§ **YOUR TASK**
Locate the line containing "From the image, would" in the material below. Copy that line and all following lines through the end exactly, omitting any pictures.

(Excerpts of spatial question data)
-----

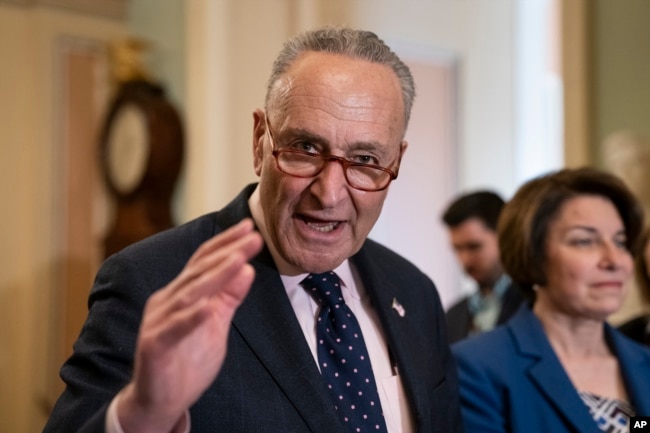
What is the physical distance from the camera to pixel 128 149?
15.8ft

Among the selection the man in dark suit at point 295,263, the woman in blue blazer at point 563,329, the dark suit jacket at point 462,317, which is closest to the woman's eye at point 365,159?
the man in dark suit at point 295,263

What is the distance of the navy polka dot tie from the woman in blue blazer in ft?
1.98

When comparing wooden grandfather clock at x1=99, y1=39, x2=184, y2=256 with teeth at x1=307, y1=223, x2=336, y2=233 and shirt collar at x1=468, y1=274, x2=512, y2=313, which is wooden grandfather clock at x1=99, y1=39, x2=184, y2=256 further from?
teeth at x1=307, y1=223, x2=336, y2=233

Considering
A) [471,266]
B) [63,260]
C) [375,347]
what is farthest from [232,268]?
[63,260]

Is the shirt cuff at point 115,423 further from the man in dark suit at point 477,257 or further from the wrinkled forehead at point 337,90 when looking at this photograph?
the man in dark suit at point 477,257

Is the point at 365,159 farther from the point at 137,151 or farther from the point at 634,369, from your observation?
the point at 137,151

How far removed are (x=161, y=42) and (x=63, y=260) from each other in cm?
162

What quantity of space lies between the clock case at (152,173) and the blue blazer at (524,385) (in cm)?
267

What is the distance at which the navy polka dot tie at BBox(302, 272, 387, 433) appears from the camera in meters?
1.39

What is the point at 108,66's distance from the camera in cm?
543

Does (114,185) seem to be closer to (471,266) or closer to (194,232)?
(471,266)

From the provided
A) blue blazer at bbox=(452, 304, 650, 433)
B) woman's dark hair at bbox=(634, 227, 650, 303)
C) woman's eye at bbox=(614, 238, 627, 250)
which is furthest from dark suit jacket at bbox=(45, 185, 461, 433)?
woman's dark hair at bbox=(634, 227, 650, 303)

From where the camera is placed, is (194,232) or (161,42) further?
(161,42)

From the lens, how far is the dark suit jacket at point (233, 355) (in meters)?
1.20
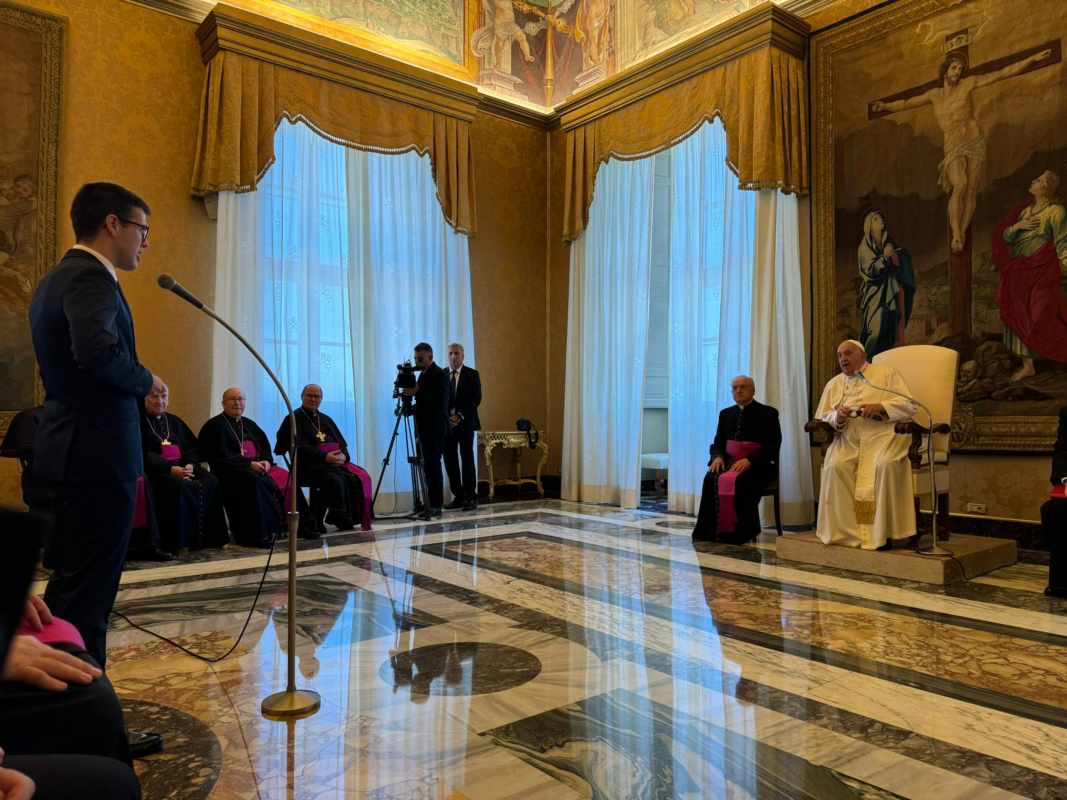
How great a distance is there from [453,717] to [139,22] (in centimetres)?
632

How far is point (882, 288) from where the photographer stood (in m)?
5.86

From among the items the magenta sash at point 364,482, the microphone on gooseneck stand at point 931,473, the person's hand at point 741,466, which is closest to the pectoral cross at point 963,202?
the microphone on gooseneck stand at point 931,473

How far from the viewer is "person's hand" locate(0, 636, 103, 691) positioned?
1.30 meters

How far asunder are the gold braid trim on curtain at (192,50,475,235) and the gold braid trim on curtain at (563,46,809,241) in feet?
5.75

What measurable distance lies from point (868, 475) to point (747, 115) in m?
3.37

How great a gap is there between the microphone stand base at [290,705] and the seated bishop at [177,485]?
3041 mm

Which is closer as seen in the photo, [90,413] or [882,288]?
[90,413]

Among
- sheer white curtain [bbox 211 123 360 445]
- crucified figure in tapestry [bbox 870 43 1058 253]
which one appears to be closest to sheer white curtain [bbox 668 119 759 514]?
crucified figure in tapestry [bbox 870 43 1058 253]

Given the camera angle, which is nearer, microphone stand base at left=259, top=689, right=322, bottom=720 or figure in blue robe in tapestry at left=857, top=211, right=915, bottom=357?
microphone stand base at left=259, top=689, right=322, bottom=720

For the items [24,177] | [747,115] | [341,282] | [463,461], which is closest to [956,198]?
[747,115]

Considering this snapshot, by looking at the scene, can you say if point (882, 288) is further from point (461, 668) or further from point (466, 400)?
point (461, 668)

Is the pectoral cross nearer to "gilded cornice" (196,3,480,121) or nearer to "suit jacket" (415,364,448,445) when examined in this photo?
"suit jacket" (415,364,448,445)

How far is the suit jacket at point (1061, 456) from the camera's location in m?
4.23

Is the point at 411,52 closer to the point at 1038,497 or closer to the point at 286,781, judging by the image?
the point at 1038,497
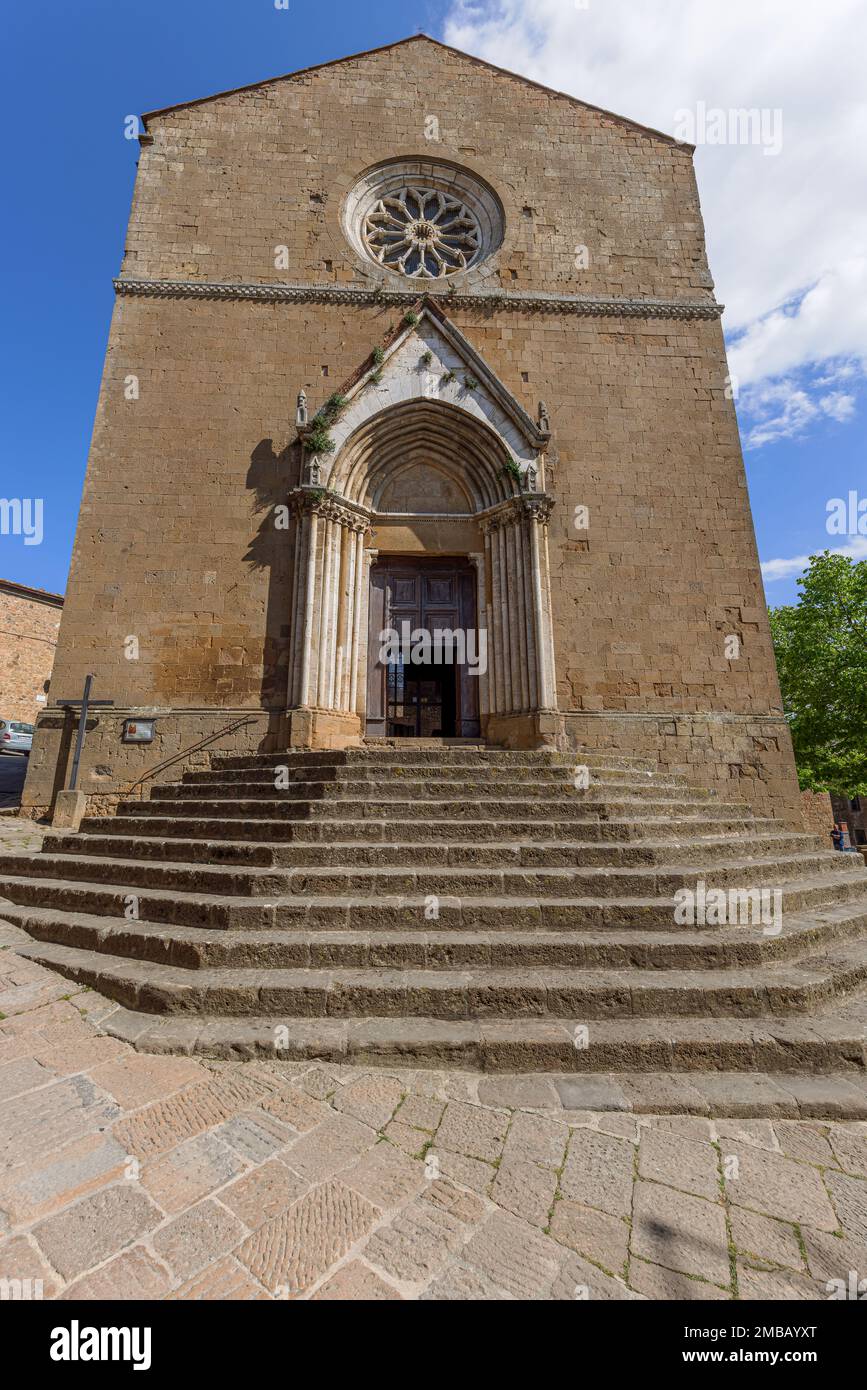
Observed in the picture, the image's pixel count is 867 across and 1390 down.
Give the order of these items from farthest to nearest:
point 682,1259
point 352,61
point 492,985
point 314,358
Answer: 1. point 352,61
2. point 314,358
3. point 492,985
4. point 682,1259

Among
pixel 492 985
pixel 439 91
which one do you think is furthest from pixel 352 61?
pixel 492 985

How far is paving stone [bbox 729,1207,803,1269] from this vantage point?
1.80 meters

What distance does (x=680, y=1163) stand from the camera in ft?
7.23

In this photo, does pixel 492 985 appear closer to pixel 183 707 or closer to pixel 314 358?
pixel 183 707

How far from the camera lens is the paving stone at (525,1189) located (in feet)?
6.39

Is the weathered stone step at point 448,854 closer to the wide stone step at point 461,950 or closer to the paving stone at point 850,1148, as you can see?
the wide stone step at point 461,950

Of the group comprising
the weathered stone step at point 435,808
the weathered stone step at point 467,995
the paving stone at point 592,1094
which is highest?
the weathered stone step at point 435,808

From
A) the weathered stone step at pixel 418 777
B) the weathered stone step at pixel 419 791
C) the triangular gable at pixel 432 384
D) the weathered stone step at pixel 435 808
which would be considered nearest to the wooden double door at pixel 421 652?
the triangular gable at pixel 432 384

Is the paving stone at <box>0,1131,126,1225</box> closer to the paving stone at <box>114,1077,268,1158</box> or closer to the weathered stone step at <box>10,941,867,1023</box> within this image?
the paving stone at <box>114,1077,268,1158</box>

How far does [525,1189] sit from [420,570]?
29.2 feet

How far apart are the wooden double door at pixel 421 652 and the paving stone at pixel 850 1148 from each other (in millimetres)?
7027

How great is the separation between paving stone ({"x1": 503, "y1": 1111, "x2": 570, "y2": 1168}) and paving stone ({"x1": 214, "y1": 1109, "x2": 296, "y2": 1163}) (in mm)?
905

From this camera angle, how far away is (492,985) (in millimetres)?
3193
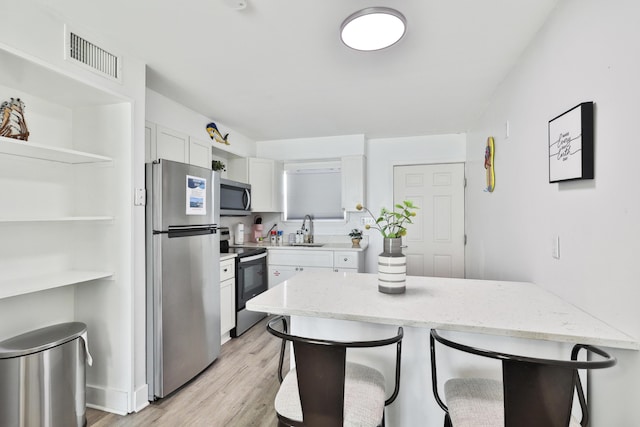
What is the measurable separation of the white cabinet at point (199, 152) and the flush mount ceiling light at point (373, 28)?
6.51 feet

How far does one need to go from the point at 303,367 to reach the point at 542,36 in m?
2.14

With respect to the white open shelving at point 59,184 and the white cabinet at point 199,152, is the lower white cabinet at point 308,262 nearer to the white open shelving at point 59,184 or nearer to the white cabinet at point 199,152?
the white cabinet at point 199,152

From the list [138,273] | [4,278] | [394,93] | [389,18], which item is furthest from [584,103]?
[4,278]

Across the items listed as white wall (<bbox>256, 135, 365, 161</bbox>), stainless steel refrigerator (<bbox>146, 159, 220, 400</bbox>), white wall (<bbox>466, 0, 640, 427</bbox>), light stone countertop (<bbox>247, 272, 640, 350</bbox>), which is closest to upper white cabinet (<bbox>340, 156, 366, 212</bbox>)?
white wall (<bbox>256, 135, 365, 161</bbox>)

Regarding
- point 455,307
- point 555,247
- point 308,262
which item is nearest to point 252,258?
point 308,262

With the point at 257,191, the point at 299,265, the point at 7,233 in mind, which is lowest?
the point at 299,265

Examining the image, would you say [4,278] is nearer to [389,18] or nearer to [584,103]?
[389,18]

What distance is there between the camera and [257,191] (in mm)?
4211

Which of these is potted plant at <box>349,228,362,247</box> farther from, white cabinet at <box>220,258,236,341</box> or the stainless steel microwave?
white cabinet at <box>220,258,236,341</box>

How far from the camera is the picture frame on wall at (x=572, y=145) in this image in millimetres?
1238

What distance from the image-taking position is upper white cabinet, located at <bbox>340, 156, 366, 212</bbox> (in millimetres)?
4102

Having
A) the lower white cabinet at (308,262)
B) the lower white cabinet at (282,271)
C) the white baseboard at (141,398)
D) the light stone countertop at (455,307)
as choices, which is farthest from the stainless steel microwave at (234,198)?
the light stone countertop at (455,307)

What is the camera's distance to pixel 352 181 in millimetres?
4125

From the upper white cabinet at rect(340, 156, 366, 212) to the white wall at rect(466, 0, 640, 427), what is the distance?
2.07 meters
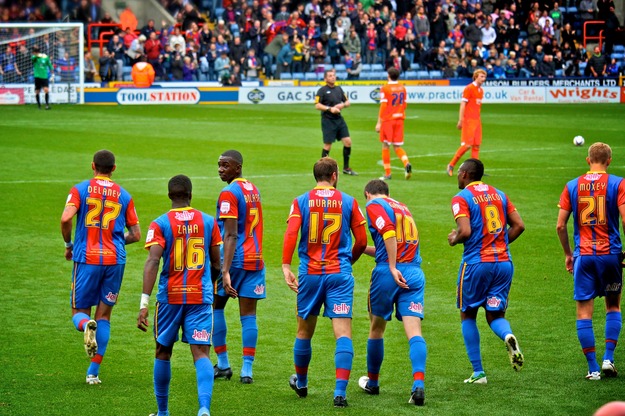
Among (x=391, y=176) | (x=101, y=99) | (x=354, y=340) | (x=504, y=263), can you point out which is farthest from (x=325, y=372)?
(x=101, y=99)

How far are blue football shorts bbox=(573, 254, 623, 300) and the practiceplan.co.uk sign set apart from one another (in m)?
30.9

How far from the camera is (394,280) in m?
8.62

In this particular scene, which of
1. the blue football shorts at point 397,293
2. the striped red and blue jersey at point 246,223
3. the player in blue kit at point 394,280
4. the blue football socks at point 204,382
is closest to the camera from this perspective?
the blue football socks at point 204,382

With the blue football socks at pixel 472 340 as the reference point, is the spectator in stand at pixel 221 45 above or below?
above

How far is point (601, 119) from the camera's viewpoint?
110ft

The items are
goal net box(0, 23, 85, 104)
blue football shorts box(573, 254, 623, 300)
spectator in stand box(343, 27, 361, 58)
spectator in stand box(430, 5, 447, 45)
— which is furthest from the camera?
spectator in stand box(430, 5, 447, 45)

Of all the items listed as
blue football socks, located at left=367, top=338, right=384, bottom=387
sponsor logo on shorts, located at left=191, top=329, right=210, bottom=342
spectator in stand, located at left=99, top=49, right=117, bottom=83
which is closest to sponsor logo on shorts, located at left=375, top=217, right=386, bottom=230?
blue football socks, located at left=367, top=338, right=384, bottom=387

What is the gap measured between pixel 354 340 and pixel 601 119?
24.7m

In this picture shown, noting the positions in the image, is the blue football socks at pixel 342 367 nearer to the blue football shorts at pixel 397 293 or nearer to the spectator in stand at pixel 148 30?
the blue football shorts at pixel 397 293

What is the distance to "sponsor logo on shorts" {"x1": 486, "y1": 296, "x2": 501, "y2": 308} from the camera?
9.00 meters

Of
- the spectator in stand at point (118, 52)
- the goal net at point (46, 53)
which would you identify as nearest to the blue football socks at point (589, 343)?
the goal net at point (46, 53)

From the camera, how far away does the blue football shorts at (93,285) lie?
920 centimetres

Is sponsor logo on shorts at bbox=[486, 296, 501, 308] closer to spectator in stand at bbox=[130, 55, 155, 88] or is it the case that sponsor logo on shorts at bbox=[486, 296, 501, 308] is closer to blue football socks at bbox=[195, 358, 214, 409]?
blue football socks at bbox=[195, 358, 214, 409]

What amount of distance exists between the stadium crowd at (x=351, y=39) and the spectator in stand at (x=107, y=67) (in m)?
0.05
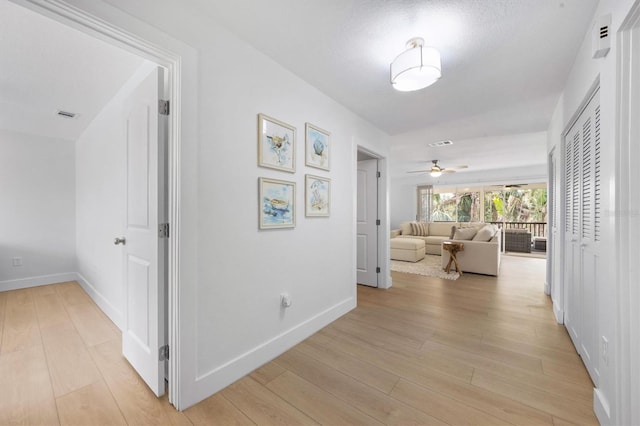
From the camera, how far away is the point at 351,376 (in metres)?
1.81

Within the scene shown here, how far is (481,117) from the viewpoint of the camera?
333 cm

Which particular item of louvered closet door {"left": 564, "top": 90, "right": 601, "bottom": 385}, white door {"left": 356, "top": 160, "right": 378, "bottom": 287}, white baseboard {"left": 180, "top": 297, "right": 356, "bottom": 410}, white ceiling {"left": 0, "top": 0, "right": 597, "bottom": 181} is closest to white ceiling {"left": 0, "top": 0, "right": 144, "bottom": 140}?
white ceiling {"left": 0, "top": 0, "right": 597, "bottom": 181}

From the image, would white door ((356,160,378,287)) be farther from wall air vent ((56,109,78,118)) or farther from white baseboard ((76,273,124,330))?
wall air vent ((56,109,78,118))

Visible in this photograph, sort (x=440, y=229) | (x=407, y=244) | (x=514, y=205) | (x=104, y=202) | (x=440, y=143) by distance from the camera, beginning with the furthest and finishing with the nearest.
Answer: (x=514, y=205), (x=440, y=229), (x=407, y=244), (x=440, y=143), (x=104, y=202)

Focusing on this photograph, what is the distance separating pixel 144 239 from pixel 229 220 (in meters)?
0.55

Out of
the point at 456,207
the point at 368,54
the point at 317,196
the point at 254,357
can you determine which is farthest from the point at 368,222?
the point at 456,207

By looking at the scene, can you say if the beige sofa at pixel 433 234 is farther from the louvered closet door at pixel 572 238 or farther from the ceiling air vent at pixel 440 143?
the louvered closet door at pixel 572 238

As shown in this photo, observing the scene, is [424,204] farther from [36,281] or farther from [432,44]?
[36,281]

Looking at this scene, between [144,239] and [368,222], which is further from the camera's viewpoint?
[368,222]

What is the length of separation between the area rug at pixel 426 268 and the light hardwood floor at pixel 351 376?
1.67m

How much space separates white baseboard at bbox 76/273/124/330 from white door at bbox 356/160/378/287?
10.00 ft

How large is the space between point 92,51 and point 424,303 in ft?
13.4

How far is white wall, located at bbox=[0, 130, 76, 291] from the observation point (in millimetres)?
3682

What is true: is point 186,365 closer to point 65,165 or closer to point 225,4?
point 225,4
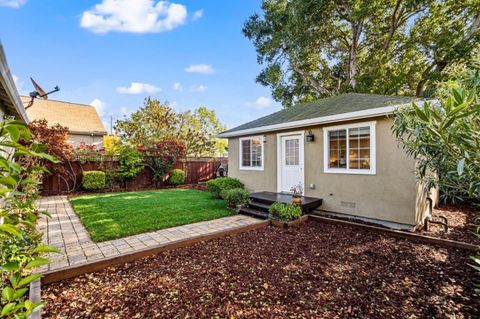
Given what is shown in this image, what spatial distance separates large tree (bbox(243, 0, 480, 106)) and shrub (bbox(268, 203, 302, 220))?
976 centimetres

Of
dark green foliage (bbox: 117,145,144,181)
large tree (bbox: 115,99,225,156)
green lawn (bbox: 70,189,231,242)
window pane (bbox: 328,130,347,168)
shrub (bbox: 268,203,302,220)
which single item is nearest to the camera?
green lawn (bbox: 70,189,231,242)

-----

§ **TASK SOLUTION**
From the image, would white door ((356,160,378,287)) be farther from wall air vent ((56,109,78,118)) or farther from white baseboard ((76,273,124,330))?
wall air vent ((56,109,78,118))

Visible in this photograph, sort (x=440, y=229) | (x=407, y=244) | (x=514, y=205) | (x=104, y=202) | (x=440, y=143) by distance from the camera, beginning with the furthest and finishing with the nearest.
Answer: (x=514, y=205), (x=440, y=229), (x=407, y=244), (x=440, y=143), (x=104, y=202)

Focusing on this photograph, what is the distance separating pixel 144 239 from pixel 229 220 (in meters)?
0.55

Out of
the point at 456,207
the point at 368,54
the point at 317,196
the point at 254,357
can you determine which is farthest from the point at 368,222?
the point at 456,207

By looking at the scene, can you say if the beige sofa at pixel 433 234 is farther from the louvered closet door at pixel 572 238 or farther from the ceiling air vent at pixel 440 143?
the louvered closet door at pixel 572 238

As shown in this photo, observing the scene, is [424,204] farther from [36,281] or farther from [432,44]?
[36,281]

Looking at this scene, between [144,239] and [368,222], which is further from the camera's viewpoint?
[368,222]

What is the length of separation between the area rug at pixel 426 268 and the light hardwood floor at pixel 351 376?
1.67m

How much space separates white baseboard at bbox 76/273/124/330 from white door at bbox 356/160/378/287?
10.00 ft

How large is the space between point 92,51 and point 424,303 in ft?
13.4

How far is white wall, located at bbox=[0, 130, 76, 291] from the observation point (in millimetres)?
3682

What is true: is point 186,365 closer to point 65,165 or closer to point 225,4?
point 225,4
Given what is shown in this image, what spatial distance separates large tree (bbox(243, 0, 480, 106)) and shrub (bbox(268, 203, 302, 220))?
976 centimetres

Of
dark green foliage (bbox: 117,145,144,181)
large tree (bbox: 115,99,225,156)
green lawn (bbox: 70,189,231,242)
window pane (bbox: 328,130,347,168)
shrub (bbox: 268,203,302,220)
which single item is nearest to the camera?
green lawn (bbox: 70,189,231,242)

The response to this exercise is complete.